▸ **PROBLEM SET**
a – In the passage about Lady Elliot Island, how many trees have been planted at the Barolin Nature Reserve to date?
b – Continue the passage about Lady Elliot Island from where it stops.
** Opening TEXT FOR ANALYSIS block **
It’s a marine Garden of Eden, but there is just one small drawback: as the most remote of all the Great Barrier Reef islands, the only way to access the cay is by air. Visitors fly in from Brisbane, Bundaberg, Hervey Bay, and the Gold Coast all within one hour flying time on 10 or 12-seater planes. The good news is that guests can help offset their carbon emissions by paying $AU2 per person to a major carbon offsetting company, ultimately helping contribute about $AU5,000 each month. The fee is voluntary, but the island’s eco resort matches guest donations.

The entirety of funds raised go directly to Greenfleet to plant trees (11,500 to date) at the Barolin Nature Reserve in Bundaberg, Queensland, which in turn, helps to protect the local sea turtle population. There is no getting around the need to fly, but Lady Elliot Island Eco Resort is a miracle of regeneration and an example to other tourist islands in the Great Barrier Reef in a plethora of ways.

One of these has been the massive revegetation project. As a result of the guano mining operations, Lady Elliot Island’s topsoil and vegetation had been ruined, leaving only bare rock. Today, thanks to the efforts of past and present custodians of the island, around two-thirds of its surface is blanketed in trees.

Jim Buck, a former engineer and now nursery and revegetation manager for the island, has been part of a team working on replanting native species such as pisonias, argusias, pandanas and casuarinas. “Moving into the future, we’ll see fewer exotics and more of the native vegetation that should be here,” he says.

In the lush pisonia forest, hundreds of noddy birds happily nest, unperturbed by the presence of humans in their personal space. “The way we set up the ecosystems here,” says Buck, “is that the different species we have actually build into providing a better environment for the birds. Where we’ve got things like crested turns, for example, we’re growing more grasses in those areas because they like open grassland.” In order to cut down on water for the younger plantings and the plants in the nursery, they use an automated drip irrigation system. As Buck says, this saves them a lot of money and “the plants grow much quicker, whilst also using far less water.”

Other eco initiatives on the island include the use of renewable energy, water conservation, fresh water production, waste management and initatives such as environmentally friendly jet-powered onboard motors on the glass-bottomed boats, to avoid propellers so deadly to marine life.
** Closing TEXT FOR ANALYSIS block **
** Opening DATA EXCERPT block **
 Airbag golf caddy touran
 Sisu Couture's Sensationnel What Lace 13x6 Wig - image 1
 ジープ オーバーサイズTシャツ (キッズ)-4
** Closing DATA EXCERPT block **
▸ **EXERCISE RESULTS**
a – 11,500 trees.

b –
Commendably, Lady Elliot is almost 100 per cent sustainable and solar powered, with plans to be fully sustainable and solar powered by the end of 2020. At the moment, the resort boasts over 800 solar panels with a capacity to run for two weeks on solar energy in good weather conditions. This year they’ll be adding additional battery storage, allowing them to run the entire resort on solar power even during unfavourable conditions. “Our solar energy programme has directly taken action against climate change with more than 550 litres of diesel fuel saved each day, which equals 538 tonnes of carbon emissions saved per year,” says Amy Gash, daughter of and executive assistant to Peter Gash, the island’s current leaseholder and steward.

As an educational facility and model for smart eco travel, Lady Elliot gives guests the chance to feel useful while on holiday. Visitors can take part in citizen science projects, as well as learn about ecology, with the resort also hosting an on-site conservation and research station for experts.

One option is to assist with manta ray research and monitoring. The cay is a big draw for the so-called “devil rays” (which are, in fact, harmless) – especially in winter. All that’s needed is an underwater camera to take photos of their underbelly, which have unique markings.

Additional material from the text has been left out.